[Testo della pagina]
La Costituzione non va stravolta nel riformarla. Ci possono
essere modificazioni della seconda parte capaci di portare a
riduzione dei diritti dei cittadini garantiti dalla prima parte.
Giuseppe Dossetti
Mentre a Montecitorio si discutevano, con qualche frustrazione per il blocco di ogni emendamento, gli articoli 58 e 59 e la coda dell’art. 57 a seguito dell’accordo di vertice fuori dall’Aula, è venuto il grande annuncio dell’intesa tra sinistra e destra sul Senato Federale. Pochi giorni prima circolavano solo voci di dissenso e di rottura. Il Presidente della Bicamerale si era addirittura detto pronto a lasciare. Cos’è accaduto ?
La tecnica dello "stop and go" è divenuta una costante. Prima si accentua una soluzione, seguita da minacce di lacerazione, poi la si abbandona per un altra e si ritrova la pace con l’opposizione. Il merito sembra quasi diventare secondario. Nonostante i rischi di questa procedura trasformistica il delinearsi di un possibile accordo per la seconda Camera è positivo e merita attenzione.
E’ noto che le proposte in materia della Bicamerale erano del tutto insoddisfacenti. L’obiettivo di una Camera delle Autonomie, con la netta distinzione di funzioni tra i due rami del Parlamento, era assai lontano. L’annuncio politico dell’intesa, da verificare più avanti quando si discuterà l’assetto parlamentare, ha per ora rasserenato il clima ed ha anche indicato ipotesi costruttive. I Senatori dovrebbero essere eletti con voto diretto insieme ai Consigli regionali, con riferimento alla popolazione di ogni regione e con la proporzionale.
E’ prevista la loro rielezione nel caso di scioglimento del corrispondente Consiglio regionale. Questa Camera avrà competenza esclusiva sul sistema delle autonomie, da cui dovrebbe derivare anche il nome se si abbandonasse la moda federalista, e non voterà la fiducia al Governo o leggi di indirizzo politico. Restano la funzione di garanzia, con la delicata nomina di componenti della Corte Costituzionale e del Consiglio Superiore della Magistratura, e le decisioni, insieme all’altra Camera, per le leggi costituzionali e sui diritti fondamentali.

[Materiale del dataset]
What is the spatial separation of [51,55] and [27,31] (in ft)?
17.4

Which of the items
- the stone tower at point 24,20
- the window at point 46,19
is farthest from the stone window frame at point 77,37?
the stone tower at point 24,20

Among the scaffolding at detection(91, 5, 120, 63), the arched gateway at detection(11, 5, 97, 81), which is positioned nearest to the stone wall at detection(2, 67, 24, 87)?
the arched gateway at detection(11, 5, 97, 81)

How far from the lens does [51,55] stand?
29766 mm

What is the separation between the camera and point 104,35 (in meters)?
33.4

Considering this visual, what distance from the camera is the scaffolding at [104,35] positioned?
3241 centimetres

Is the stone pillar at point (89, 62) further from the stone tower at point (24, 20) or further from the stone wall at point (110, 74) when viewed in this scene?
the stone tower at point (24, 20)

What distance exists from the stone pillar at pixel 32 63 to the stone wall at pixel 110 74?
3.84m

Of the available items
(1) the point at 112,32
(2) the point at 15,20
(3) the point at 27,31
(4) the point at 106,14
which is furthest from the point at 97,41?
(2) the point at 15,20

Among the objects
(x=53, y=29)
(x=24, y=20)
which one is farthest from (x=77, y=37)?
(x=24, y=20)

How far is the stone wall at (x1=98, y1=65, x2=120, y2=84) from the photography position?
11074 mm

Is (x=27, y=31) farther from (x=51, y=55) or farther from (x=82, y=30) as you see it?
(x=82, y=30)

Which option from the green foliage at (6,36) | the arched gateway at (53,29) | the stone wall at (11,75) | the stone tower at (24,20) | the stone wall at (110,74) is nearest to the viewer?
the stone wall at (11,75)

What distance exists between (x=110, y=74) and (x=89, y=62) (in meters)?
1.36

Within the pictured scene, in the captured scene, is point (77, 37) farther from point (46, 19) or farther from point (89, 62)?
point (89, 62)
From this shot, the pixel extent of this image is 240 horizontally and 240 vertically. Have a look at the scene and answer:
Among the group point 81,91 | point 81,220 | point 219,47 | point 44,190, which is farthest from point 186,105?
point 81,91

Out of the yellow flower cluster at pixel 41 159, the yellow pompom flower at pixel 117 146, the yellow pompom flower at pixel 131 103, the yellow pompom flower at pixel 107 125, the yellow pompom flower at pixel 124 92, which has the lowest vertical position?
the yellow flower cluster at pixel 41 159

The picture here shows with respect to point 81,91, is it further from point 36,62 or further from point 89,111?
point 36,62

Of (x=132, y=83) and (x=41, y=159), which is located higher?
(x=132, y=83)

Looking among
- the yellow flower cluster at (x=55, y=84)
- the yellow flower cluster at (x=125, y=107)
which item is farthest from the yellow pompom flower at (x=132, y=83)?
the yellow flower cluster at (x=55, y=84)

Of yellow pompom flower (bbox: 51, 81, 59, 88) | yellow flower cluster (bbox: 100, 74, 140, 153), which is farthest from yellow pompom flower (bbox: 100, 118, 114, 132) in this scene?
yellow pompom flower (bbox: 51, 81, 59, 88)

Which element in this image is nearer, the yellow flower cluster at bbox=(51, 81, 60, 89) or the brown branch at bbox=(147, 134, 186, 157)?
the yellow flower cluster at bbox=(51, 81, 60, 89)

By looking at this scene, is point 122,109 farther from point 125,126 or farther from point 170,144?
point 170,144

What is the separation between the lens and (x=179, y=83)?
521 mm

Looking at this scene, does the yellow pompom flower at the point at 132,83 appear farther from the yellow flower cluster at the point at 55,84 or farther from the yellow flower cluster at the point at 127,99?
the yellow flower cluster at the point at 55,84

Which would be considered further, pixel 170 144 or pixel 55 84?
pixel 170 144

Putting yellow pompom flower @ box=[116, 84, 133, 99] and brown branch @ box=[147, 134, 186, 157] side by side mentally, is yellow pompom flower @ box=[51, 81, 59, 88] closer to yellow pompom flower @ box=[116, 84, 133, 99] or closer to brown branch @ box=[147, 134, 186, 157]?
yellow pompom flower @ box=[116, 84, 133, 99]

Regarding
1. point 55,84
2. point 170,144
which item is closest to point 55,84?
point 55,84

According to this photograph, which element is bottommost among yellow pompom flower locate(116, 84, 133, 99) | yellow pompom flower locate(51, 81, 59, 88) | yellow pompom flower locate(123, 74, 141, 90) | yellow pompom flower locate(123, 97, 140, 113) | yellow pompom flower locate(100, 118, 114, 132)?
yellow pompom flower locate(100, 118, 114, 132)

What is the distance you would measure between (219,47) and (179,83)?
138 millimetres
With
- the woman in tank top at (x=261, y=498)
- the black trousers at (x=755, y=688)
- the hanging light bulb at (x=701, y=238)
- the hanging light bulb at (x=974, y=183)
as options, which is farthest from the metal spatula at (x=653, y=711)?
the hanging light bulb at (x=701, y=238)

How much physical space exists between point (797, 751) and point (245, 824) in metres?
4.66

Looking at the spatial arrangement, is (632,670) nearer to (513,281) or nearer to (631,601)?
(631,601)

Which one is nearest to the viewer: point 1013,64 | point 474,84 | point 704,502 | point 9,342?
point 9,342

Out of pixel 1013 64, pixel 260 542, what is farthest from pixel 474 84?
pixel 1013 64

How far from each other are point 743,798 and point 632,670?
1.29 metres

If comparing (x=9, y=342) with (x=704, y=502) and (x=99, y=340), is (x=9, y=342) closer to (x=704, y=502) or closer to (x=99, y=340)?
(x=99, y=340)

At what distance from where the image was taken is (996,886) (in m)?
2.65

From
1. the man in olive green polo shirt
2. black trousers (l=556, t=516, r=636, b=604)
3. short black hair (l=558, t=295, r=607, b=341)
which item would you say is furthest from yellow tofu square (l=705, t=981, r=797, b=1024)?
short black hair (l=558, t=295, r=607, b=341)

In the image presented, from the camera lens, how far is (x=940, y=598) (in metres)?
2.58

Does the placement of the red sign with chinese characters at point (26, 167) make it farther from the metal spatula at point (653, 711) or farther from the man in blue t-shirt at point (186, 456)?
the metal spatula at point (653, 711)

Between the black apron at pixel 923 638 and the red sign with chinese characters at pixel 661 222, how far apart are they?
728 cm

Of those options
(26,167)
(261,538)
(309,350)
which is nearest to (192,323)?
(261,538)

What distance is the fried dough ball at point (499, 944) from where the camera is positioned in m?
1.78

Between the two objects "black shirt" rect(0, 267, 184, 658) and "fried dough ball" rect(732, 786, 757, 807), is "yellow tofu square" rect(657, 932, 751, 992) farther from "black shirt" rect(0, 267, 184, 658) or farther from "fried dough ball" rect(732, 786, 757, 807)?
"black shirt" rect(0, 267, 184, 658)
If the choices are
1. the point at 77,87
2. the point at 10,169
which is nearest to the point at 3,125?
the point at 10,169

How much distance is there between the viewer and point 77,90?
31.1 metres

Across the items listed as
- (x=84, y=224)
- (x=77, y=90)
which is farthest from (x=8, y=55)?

[Da svolgere]
Secondo il testo della pagina, in che modo dovrebbero essere eletti i Senatori? Il materiale non ha alcun legame con il testo della pagina.

[Esito dell'esercizio]
Con voto diretto insieme ai Consigli regionali, con riferimento alla popolazione di ogni regione e con la proporzionale.